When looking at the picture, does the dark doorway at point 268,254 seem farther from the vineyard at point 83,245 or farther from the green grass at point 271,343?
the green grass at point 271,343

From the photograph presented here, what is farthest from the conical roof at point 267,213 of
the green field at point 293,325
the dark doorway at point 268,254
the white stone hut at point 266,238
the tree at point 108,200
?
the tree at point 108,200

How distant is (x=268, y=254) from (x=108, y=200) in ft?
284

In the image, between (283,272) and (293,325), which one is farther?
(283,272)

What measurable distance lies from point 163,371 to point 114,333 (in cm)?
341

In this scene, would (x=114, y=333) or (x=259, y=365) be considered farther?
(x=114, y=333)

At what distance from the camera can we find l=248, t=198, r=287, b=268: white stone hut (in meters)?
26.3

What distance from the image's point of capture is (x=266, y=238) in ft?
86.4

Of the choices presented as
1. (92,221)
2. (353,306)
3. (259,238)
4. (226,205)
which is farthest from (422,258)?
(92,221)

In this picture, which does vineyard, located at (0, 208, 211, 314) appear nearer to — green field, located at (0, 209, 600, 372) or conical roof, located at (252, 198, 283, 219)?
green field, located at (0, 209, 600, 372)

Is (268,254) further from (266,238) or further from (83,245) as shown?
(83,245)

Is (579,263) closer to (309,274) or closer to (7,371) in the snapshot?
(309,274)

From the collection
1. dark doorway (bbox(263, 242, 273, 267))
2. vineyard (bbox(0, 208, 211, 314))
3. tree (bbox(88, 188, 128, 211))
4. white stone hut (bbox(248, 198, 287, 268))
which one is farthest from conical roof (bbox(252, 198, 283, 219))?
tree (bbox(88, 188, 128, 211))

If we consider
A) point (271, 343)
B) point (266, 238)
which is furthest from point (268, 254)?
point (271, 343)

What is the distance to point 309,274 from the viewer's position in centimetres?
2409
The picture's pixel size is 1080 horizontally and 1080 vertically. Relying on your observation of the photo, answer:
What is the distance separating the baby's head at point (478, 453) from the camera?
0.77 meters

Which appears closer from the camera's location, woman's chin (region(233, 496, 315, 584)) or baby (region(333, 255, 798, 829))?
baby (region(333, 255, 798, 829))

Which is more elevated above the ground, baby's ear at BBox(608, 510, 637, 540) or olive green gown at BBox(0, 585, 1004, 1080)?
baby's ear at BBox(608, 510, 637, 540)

TASK PROMPT:
Emit the records above again, exactly, with no line skipped.

TASK SOLUTION:
When looking at the picture, does the dark doorway at point 268,254 seem farther from the vineyard at point 83,245 or farther from the green grass at point 271,343?
the green grass at point 271,343

From the photograph presented here, what is farthest from the conical roof at point 267,213 of
the green field at point 293,325
the dark doorway at point 268,254
the white stone hut at point 266,238
the tree at point 108,200
?
the tree at point 108,200

How distant is (x=268, y=254) from (x=108, y=200) in ft?
284

In the image, between (283,272) and (293,325), which one is farther?
(283,272)

What measurable distance lies from point 163,371 to point 114,333 (in cm)?
341

In this scene, would (x=114, y=333) or (x=259, y=365) be considered farther?
(x=114, y=333)

At what distance from the camera can we find l=248, t=198, r=287, b=268: white stone hut (in meters)?
26.3

What distance from the image's point of capture is (x=266, y=238) in ft?
86.4

Of the choices presented as
1. (92,221)
2. (353,306)
3. (259,238)
4. (226,205)
which is farthest from (422,258)?
(92,221)

In this picture, which does vineyard, located at (0, 208, 211, 314) appear nearer to — green field, located at (0, 209, 600, 372) or conical roof, located at (252, 198, 283, 219)?
green field, located at (0, 209, 600, 372)

Is (268,254) further from (266,238) or further from (83,245) as shown?
(83,245)

Is (579,263) closer to (309,274) or closer to (7,371) in the snapshot?
(309,274)

From the collection
1. dark doorway (bbox(263, 242, 273, 267))
2. vineyard (bbox(0, 208, 211, 314))
3. tree (bbox(88, 188, 128, 211))
4. white stone hut (bbox(248, 198, 287, 268))
which one is farthest from conical roof (bbox(252, 198, 283, 219))?
tree (bbox(88, 188, 128, 211))

If we consider
A) point (271, 343)
B) point (266, 238)
which is furthest from point (268, 254)?
point (271, 343)

What is the distance to point 309,274 from the viewer's position in centimetres?
2409
The picture's pixel size is 1080 horizontally and 1080 vertically. Relying on your observation of the photo, answer:
What is the distance separating the baby's head at point (478, 453) from the camera?
0.77 meters

Which appears closer from the camera's location, woman's chin (region(233, 496, 315, 584)) or baby (region(333, 255, 798, 829))?
baby (region(333, 255, 798, 829))

Which is more elevated above the ground, baby's ear at BBox(608, 510, 637, 540) or olive green gown at BBox(0, 585, 1004, 1080)?
baby's ear at BBox(608, 510, 637, 540)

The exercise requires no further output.